───── SELECTED EXCERPT ─────

AUGUST 8, 2016 | BY KELSI MAREE BORLAND
LOS ANGELES—Retail is changing to destination-driven centers, but Pacific Retail’s Steve Plenge says that there are still big opportunities investing in the right class-B malls in this EXCLUSIVE interview.
LOS ANGELES—Low-grade retail centers are providing big opportunities for retail redevelopment, according to Steve Plenge, managing principal at Pacific Retail Capital Partners. While the retail market is shifting, grade-A retail centers are finding major success, but anything less has “become synonymous with failing,” according to the firm. Plenge says that this is a mistake, declaring that there are major opportunities to redevelop grade-B malls into class-A properties. To find out more about the potential for class-B retail investment and what investors should look for when considering these redevelopment opportunities, we sat down with Plenge for an exclusive interview.
GlobeSt.com: What is the difference between a grade-A mall and a grade-B mall?
Steve Plenge: There are approximately 1100 malls today in the US. They can be broadly categorized as a third A, one-third B and one-third C or dying; however, the definition is much more nuanced. All categories have a minus and plus category, and the standard definition relates to sales per square foot of smaller shops, generally under 10,000 square feet.

─────

EXERCISE 1 -
Answer these questions from the article on class-B malls:
(a) What position does Steve Plenge hold at Pacific Retail Capital Partners?
(b) Roughly how many malls does Plenge say exist in the US today?
(c) Shops under what size are the basis for the standard definition's sales-per-square-foot measure?
EXERCISE 2 -
Continue the article on class-B malls from the point where it stops.

───── DATA EXCERPTS ─────

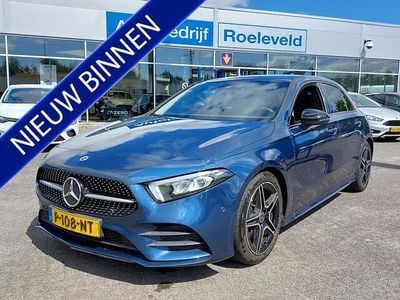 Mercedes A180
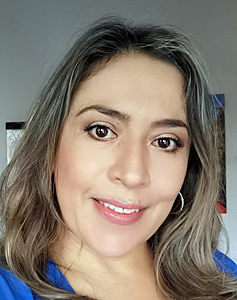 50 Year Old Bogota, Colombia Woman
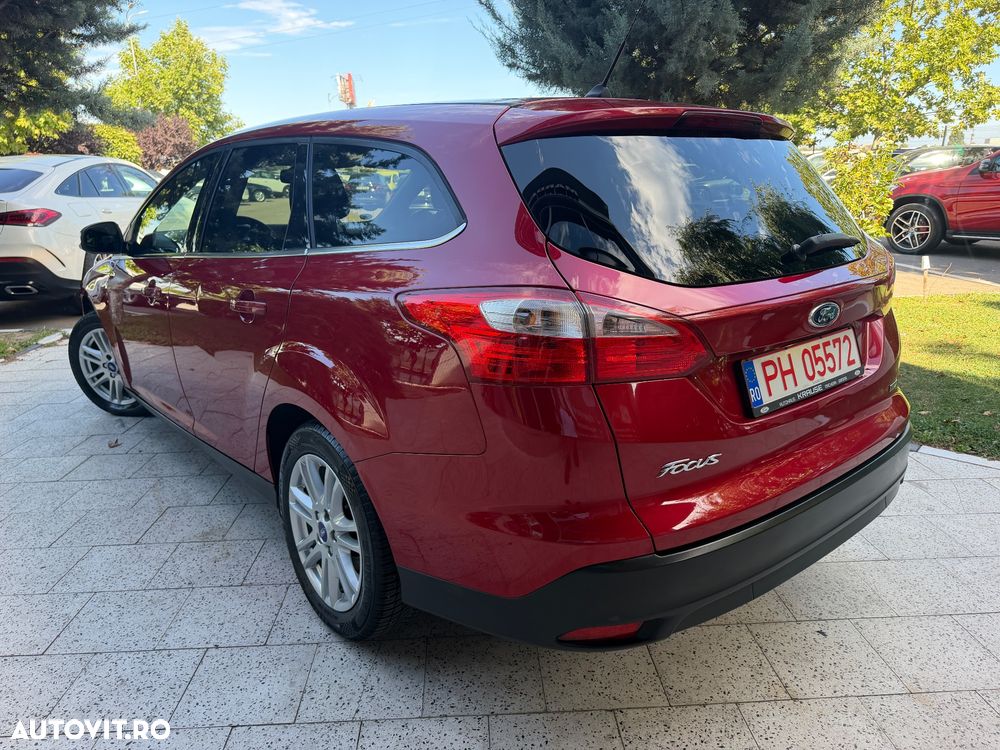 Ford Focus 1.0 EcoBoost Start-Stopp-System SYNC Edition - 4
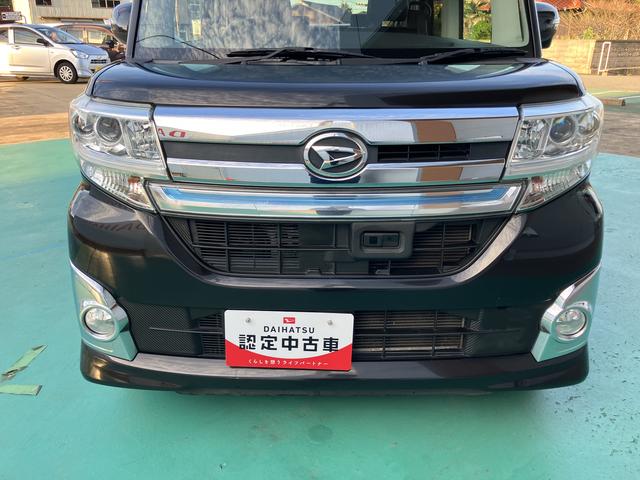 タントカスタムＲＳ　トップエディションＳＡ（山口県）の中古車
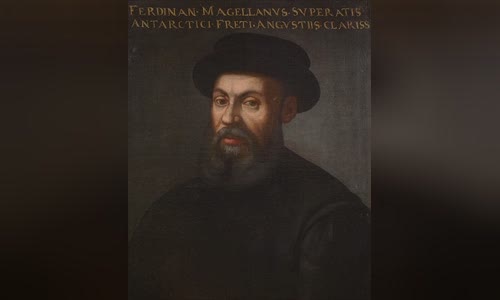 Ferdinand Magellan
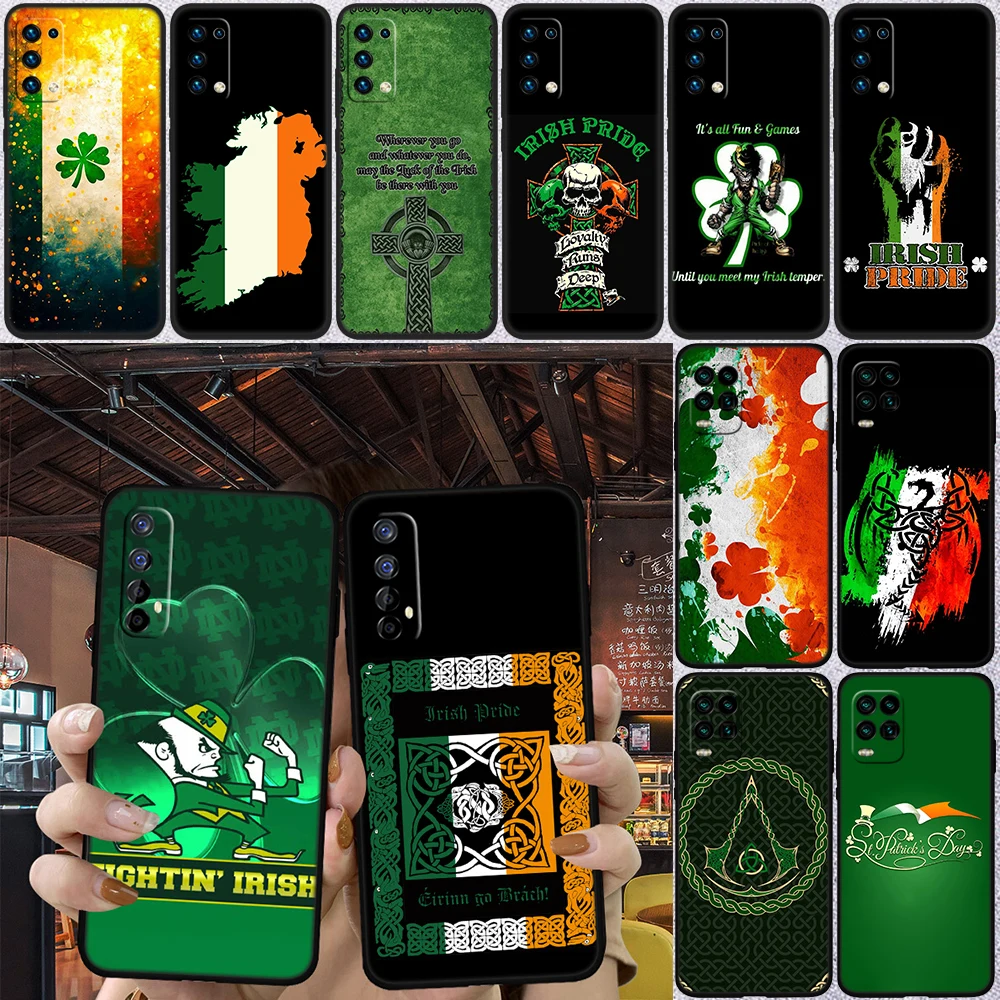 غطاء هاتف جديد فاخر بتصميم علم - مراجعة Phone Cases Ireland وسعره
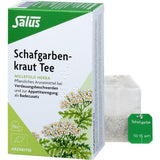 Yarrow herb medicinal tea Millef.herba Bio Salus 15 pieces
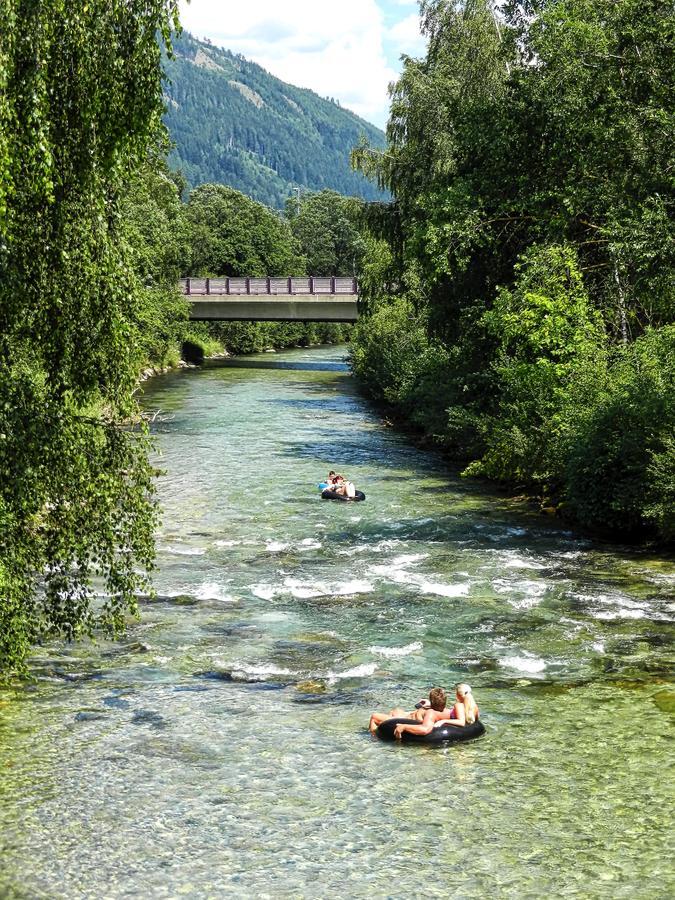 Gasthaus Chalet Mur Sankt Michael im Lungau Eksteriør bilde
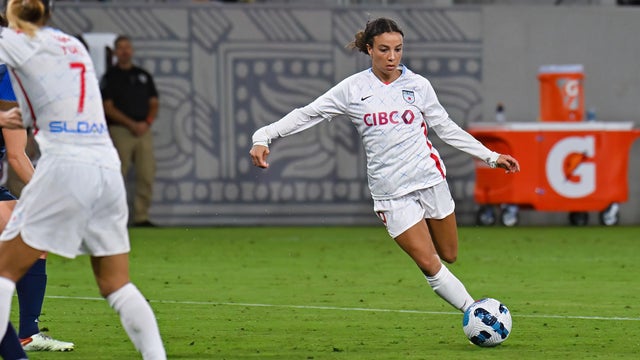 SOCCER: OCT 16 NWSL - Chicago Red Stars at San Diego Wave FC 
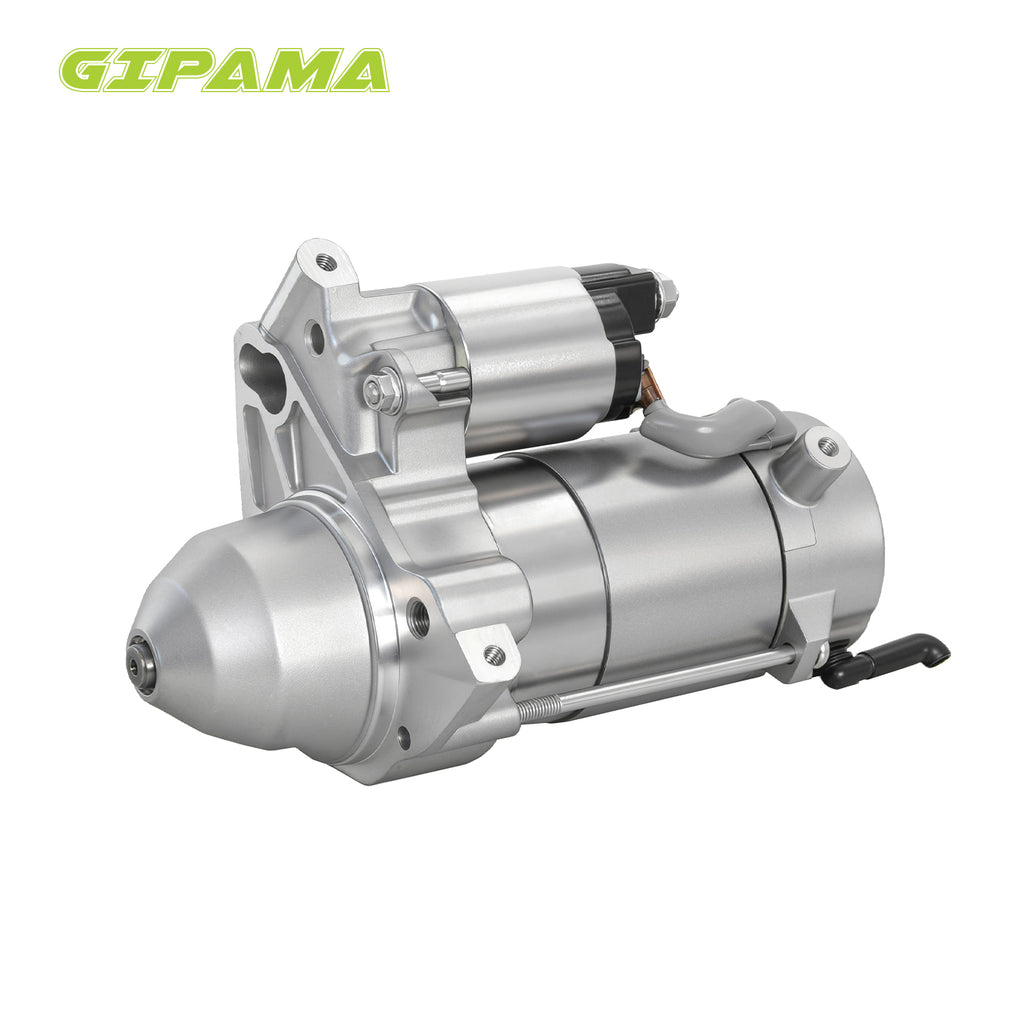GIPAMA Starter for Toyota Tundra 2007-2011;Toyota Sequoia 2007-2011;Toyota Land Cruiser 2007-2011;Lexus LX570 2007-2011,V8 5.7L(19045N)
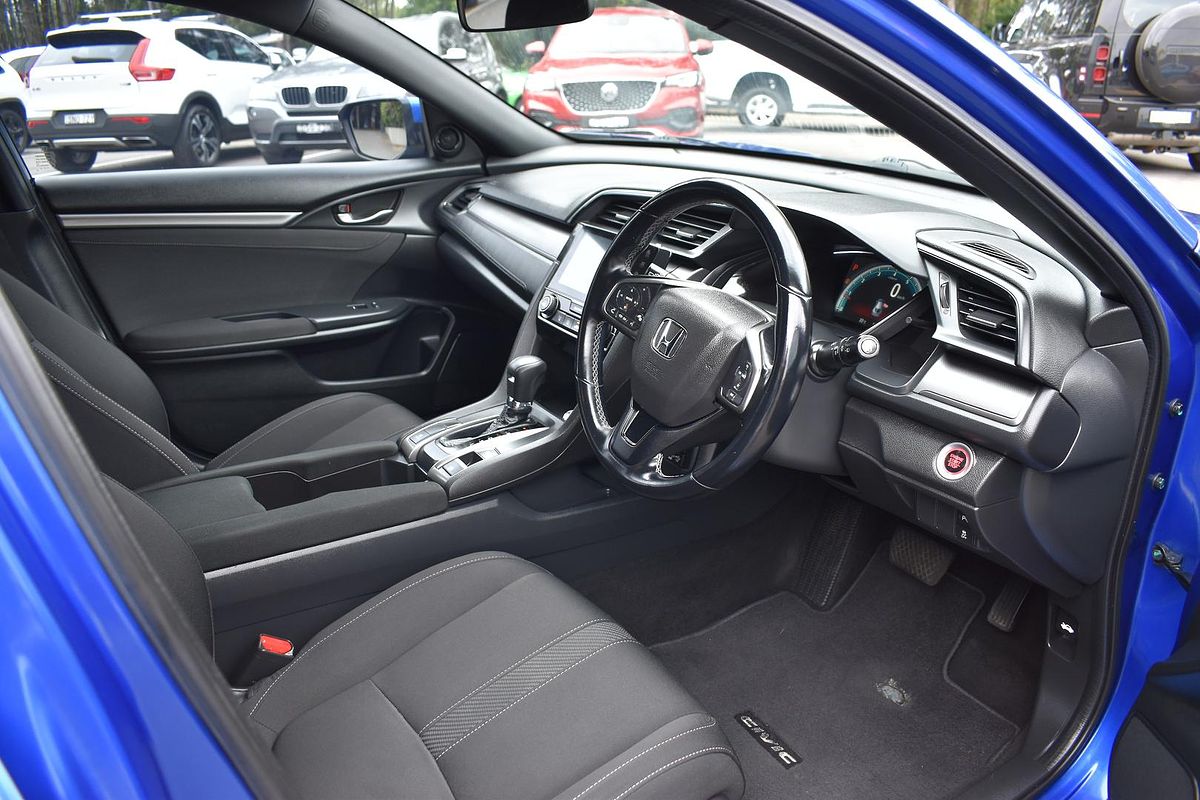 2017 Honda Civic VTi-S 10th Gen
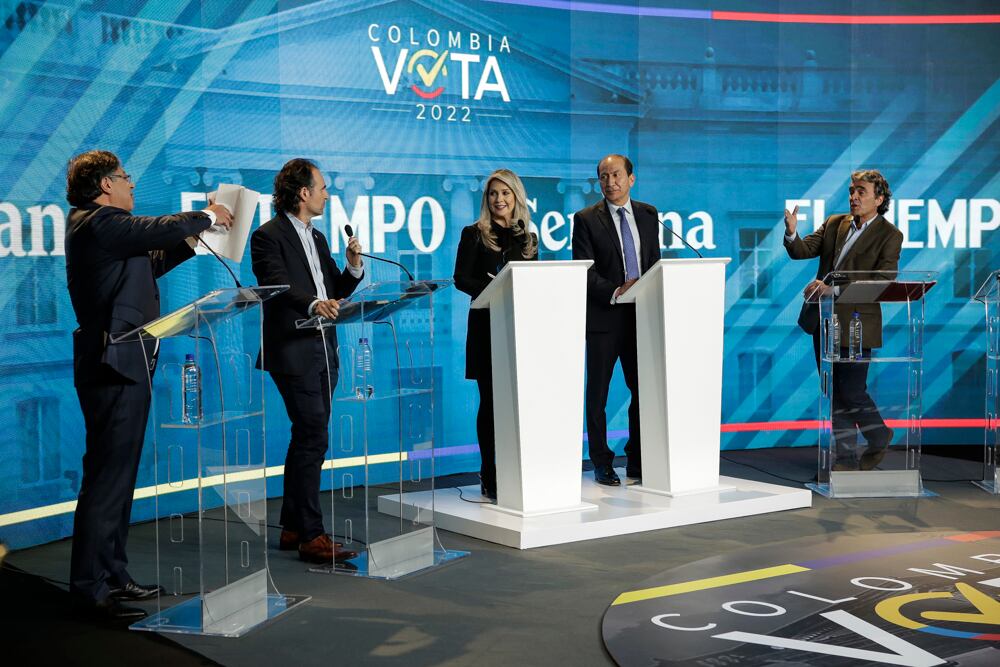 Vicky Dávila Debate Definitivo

─────

RESPONSE AREA 1 -
(a) Managing principal.
(b) Approximately 1,100.
(c) Generally under 10,000 square feet.

RESPONSE AREA 2 -
A- assets are generally measured at above $500 per square foot, with A+ assets over $750 per square foot. B- malls would generally measure at $300 per square foot and higher, where a B+ quality mall would be above $450 per square foot.
Further definition would take into account a mall’s overall productivity, such as total sales generated at the property including department stores and larger junior anchors. ”A” malls are typically doing over $400 million in sales, where a good B mall is doing above $200 million in sales. These are indicative of the malls drawing power within a trade area.
Even though a B’s total sales are generally half of an A’s, they still represent considerable spending and purchasing power. $200 million or more is a significant sales number within any city, indicating substantial foot traffic, which is generating substantial sales revenue for the municipality.
GlobeSt.com: Why are B malls still a good investment opportunity? What characteristics should investors look for when considering a B mall investment?
Plenge: B malls offer a number of solid investment fundamentals:
They are well located generally, with excellent freeway or major highway locations.
These malls were developed on regional sites when the cities or towns in which they are located were growing rapidly. Over time communities have developed around these properties and the mall now represents a major land holding of +/- 100 acres in markets that today have few spots for new development.
These sites are inefficient in their land use, often built on only 25 percent of the property with huge surface parking areas. Today, as parking ratios decrease, this inefficiency creates significant development potential and the opportunity to add new uses such as multifamily, hotels and office.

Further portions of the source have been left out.